_Tarefa:_
Segundo o texto, qual episódio de Joe Pera Talks With You tem classificação de 9,6 no IMDB?

_Texto:_
- - -

Feriado

Dia de tomar café na padaria, entre a classe média alta paulistana. 

Na mesa dum lado, uma velha desabafava com a garçonete. Ela acha que a sua empregada doméstica "tá roubando". Deve ter vindo falar disso na padaria porque em casa mais ninguém tem paciência para a ouvir.
 
Do outro lado, um casal. Ela queixando-se dum colega de trabalho. Ele com medo de que o sogro deixe o apartamento na praia para o cunhado no testamento.
 
Que mundo de gente pequena. Ser rico é ter segurança? Então ali é tudo pobre. "Ser livre é não ter medo" (Nina Simone).
 
A velha só tomou um café e foi-se embora. 

O casal fez um pedido enorme e ficou muito desapontado por não haver rabanada.

Joe Pera Talks With You (2018-2021)

Há uma semana exata, vi uma entrevista engraçadíssima de Joe Pera ao Seth Meyers. Ela levou-me até à série dele, Joe Pera Talks With You (originalmente do Adult Swim; no Brasil, está na HBO Max). Feita de três temporadas com episódios minúsculos, de 11 minutos, esperava que fosse só uma comédia divertida para relaxar um pouco depois de jantar, mas veio-me uma das produções de televisão mais perfeitas que alguma vez me passou pela frente. 
 
Parece um exagero, mas realmente não é. Não imagino como um episódio de televisão possa ser melhor do que, por exemplo, Joe Pera Reads You The Church Announcements, o sexto da primeira temporada, que tem uma classificação de 9,6 no IMDB. 
 
São episódios escritos com a precisão de um relógio, mas filmados e editados com tempo para respirar. O tom é carinhoso, lembra Derek e certamente influenciou Ted Lasso, mas o pé fica no chão, junto da comunidade que a inspirou e onde foi gravada, com aquela quarta parede translúcida ao jeito de P'tit Quinquin. Impressiona (ou talvez não) que uma história simultaneamente tão real e tão carinhosa, que passa o tempo a dizer-nos que os absurdos do mundo são para atravessar juntos, tenha surgido durante a presidência Trump. É um abraço em forma de série como nunca vi e não a posso recomendar mais.

Os ecologistas

Pessoas que conheço conseguiram emplacar uma série portuguesa de sucesso internacional na Netflix — e ficam já aqui os meus abraços de parabéns para todos.

- - -

_Excerto do material:_
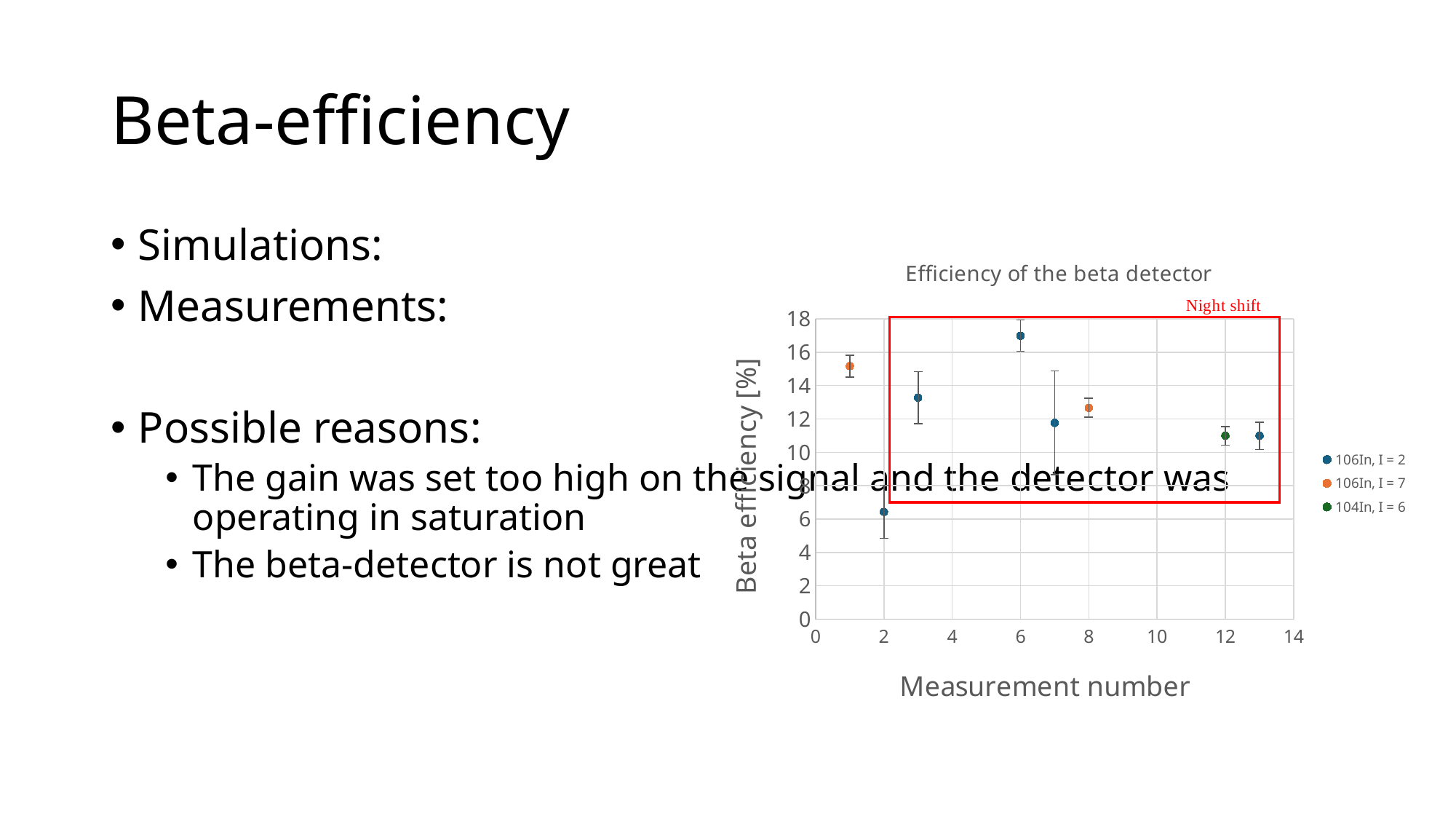
Is the beta efficiency for measurement number 2 greater or less than 8? less Is the beta efficiency for measurement number 8 greater or less than 14? less How many data points are plotted in the chart? 8 Which has a higher beta efficiency, measurement number 1 or measurement number 2? Measurement number 1 Is the beta efficiency for measurement number 1 greater or less than 14? greater What label is written above the red box drawn on the chart? Night shift How many series does the chart legend list? 3 Which measurement number has the highest beta efficiency? 6 Which measurement number has the lowest beta efficiency? 2 What kind of chart is shown on the slide? Scatter chart What is the title of the chart? Efficiency of the beta detector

- - -

_Resposta:_
Joe Pera Reads You The Church Announcements, o sexto episódio da primeira temporada.